[Records of scene-based spatial questions]:
"""

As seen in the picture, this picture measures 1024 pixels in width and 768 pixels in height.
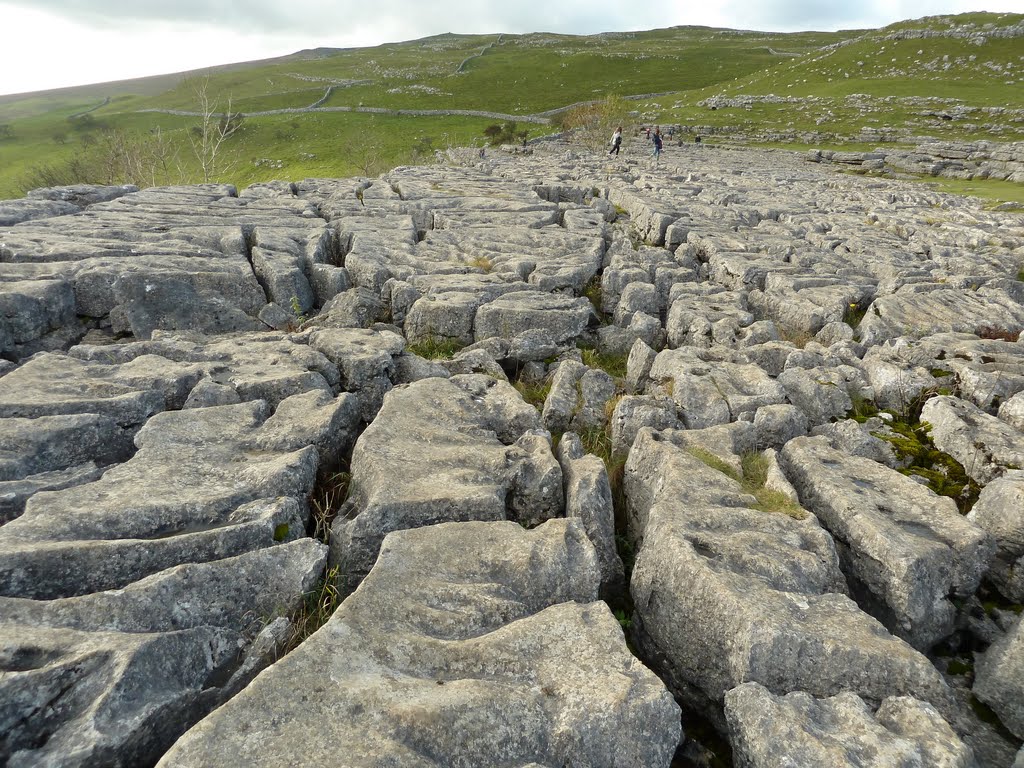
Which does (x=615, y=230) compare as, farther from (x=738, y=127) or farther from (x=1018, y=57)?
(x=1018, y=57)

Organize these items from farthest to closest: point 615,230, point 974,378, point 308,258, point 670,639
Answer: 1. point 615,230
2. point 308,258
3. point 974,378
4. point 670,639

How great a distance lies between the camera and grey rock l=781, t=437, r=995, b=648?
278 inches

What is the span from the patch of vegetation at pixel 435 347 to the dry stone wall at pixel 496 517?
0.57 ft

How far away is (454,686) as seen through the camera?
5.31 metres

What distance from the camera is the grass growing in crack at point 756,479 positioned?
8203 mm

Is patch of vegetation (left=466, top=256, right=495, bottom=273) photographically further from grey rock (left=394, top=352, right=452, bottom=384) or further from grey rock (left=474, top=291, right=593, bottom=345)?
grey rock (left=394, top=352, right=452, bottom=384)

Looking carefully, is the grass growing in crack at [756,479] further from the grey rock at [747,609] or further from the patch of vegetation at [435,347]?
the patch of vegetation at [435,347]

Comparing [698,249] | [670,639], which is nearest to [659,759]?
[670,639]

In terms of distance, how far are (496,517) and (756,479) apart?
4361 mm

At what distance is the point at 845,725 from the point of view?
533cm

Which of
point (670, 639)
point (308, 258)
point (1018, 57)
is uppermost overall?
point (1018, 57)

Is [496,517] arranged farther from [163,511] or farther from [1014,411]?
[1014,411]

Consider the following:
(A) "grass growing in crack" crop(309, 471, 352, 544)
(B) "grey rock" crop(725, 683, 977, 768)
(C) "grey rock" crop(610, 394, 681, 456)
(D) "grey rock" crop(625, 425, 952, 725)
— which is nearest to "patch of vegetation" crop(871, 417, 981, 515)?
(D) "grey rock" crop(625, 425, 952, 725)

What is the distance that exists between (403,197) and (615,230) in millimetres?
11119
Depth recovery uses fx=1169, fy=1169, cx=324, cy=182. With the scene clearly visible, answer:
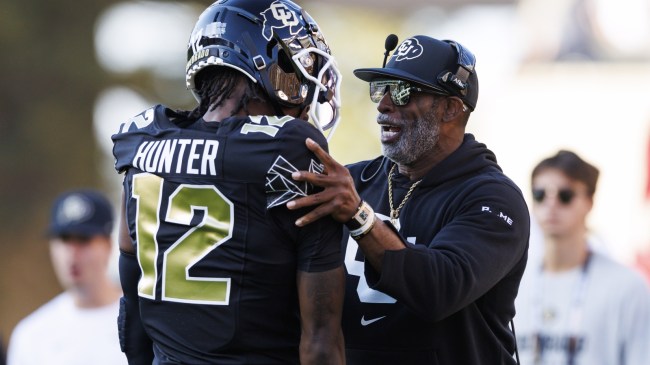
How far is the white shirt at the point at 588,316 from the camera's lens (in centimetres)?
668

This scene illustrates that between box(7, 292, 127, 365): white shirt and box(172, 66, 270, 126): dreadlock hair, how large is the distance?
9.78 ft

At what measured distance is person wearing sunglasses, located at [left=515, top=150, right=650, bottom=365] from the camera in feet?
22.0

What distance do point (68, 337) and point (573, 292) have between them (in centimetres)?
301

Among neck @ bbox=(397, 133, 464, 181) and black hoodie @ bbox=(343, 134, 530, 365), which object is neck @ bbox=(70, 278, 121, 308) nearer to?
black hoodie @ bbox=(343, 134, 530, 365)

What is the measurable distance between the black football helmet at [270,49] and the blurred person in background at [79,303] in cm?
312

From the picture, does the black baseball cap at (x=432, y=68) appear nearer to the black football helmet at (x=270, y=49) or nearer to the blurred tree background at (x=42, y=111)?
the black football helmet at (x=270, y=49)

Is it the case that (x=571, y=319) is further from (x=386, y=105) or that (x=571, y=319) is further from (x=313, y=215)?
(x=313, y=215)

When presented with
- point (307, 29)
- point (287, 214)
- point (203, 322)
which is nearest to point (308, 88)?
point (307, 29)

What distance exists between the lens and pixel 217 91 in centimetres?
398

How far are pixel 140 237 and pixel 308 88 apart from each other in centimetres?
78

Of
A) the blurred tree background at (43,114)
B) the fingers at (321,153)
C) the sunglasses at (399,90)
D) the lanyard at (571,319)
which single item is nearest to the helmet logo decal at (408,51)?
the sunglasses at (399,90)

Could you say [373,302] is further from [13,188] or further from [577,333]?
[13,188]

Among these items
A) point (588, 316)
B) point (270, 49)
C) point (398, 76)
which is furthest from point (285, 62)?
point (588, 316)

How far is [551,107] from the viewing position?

"""

Write out every one of the lines above verbatim, omitting the pictures.

[EXPECTED OUTPUT]:
As seen in the picture, this picture measures 1024 pixels in width and 768 pixels in height.
Which does (x=615, y=230) compare as, farther from (x=738, y=127) or farther from (x=1018, y=57)?
(x=1018, y=57)

Organize these items from farthest to closest: point 615,230, point 974,378, point 308,258, point 670,639
Answer: 1. point 615,230
2. point 308,258
3. point 974,378
4. point 670,639

How great a distance lies between the camera and grey rock l=781, t=437, r=995, b=648?
278 inches

What is the span from the patch of vegetation at pixel 435 347 to the dry stone wall at pixel 496 517?
0.57 ft

How far away is (454,686) as seen through the camera?
5.31 metres

What distance from the camera is the grass growing in crack at point 756,479 positioned?
8203 mm

Is patch of vegetation (left=466, top=256, right=495, bottom=273) photographically further from grey rock (left=394, top=352, right=452, bottom=384) or further from grey rock (left=474, top=291, right=593, bottom=345)?
grey rock (left=394, top=352, right=452, bottom=384)

Looking carefully, is the grass growing in crack at [756,479] further from the grey rock at [747,609] or further from the patch of vegetation at [435,347]?
the patch of vegetation at [435,347]

Comparing [698,249] | [670,639], which is nearest to [659,759]?
[670,639]

In terms of distance, how far are (496,517) and (756,479) apart?
4361 mm

At what distance is the point at 845,725 from the point of view?
533cm

Which of
point (670, 639)
point (308, 258)
point (1018, 57)
is uppermost overall?
point (1018, 57)

Is [496,517] arranged farther from [163,511] or farther from [1014,411]?
[1014,411]

Consider the following:
(A) "grass growing in crack" crop(309, 471, 352, 544)
(B) "grey rock" crop(725, 683, 977, 768)
(C) "grey rock" crop(610, 394, 681, 456)
(D) "grey rock" crop(625, 425, 952, 725)
— which is nearest to "patch of vegetation" crop(871, 417, 981, 515)?
(D) "grey rock" crop(625, 425, 952, 725)

What is the distance that exists between (403,197) and (615,230) in millimetres?
11119
Depth recovery uses fx=1169, fy=1169, cx=324, cy=182. With the scene clearly visible, answer:
How far is the white shirt at the point at 588,316 from the camera's lens (in centimetres)?
668

This scene illustrates that between box(7, 292, 127, 365): white shirt and box(172, 66, 270, 126): dreadlock hair, how large is the distance?
9.78 ft

At what measured distance is person wearing sunglasses, located at [left=515, top=150, right=650, bottom=365] from the camera in feet?
22.0

What distance do point (68, 337) and point (573, 292) have between them (in centimetres)?
301

Among neck @ bbox=(397, 133, 464, 181) and black hoodie @ bbox=(343, 134, 530, 365), which object is neck @ bbox=(70, 278, 121, 308) nearer to?
black hoodie @ bbox=(343, 134, 530, 365)

What is the measurable distance between the black football helmet at [270,49] and the blurred person in background at [79,303] in cm?
312

From the picture, does the black baseball cap at (x=432, y=68) appear nearer to the black football helmet at (x=270, y=49) or nearer to the blurred tree background at (x=42, y=111)?
the black football helmet at (x=270, y=49)

Is it the case that (x=571, y=319) is further from (x=386, y=105) or that (x=571, y=319) is further from (x=313, y=215)?
(x=313, y=215)

When presented with
- point (307, 29)
- point (287, 214)
- point (203, 322)
which is nearest to point (308, 88)?
point (307, 29)

What distance exists between the lens and pixel 217 91 in centimetres?
398

How far are pixel 140 237 and pixel 308 88 apart from each other in centimetres?
78

Of
A) the blurred tree background at (43,114)
B) the fingers at (321,153)
C) the sunglasses at (399,90)
D) the lanyard at (571,319)
which single item is nearest to the helmet logo decal at (408,51)?
the sunglasses at (399,90)

Could you say [373,302] is further from [13,188] or further from [577,333]?
[13,188]

Among these items
A) point (588, 316)
B) point (270, 49)
C) point (398, 76)
which is furthest from point (285, 62)?
point (588, 316)

How far is [551,107] from the viewing position?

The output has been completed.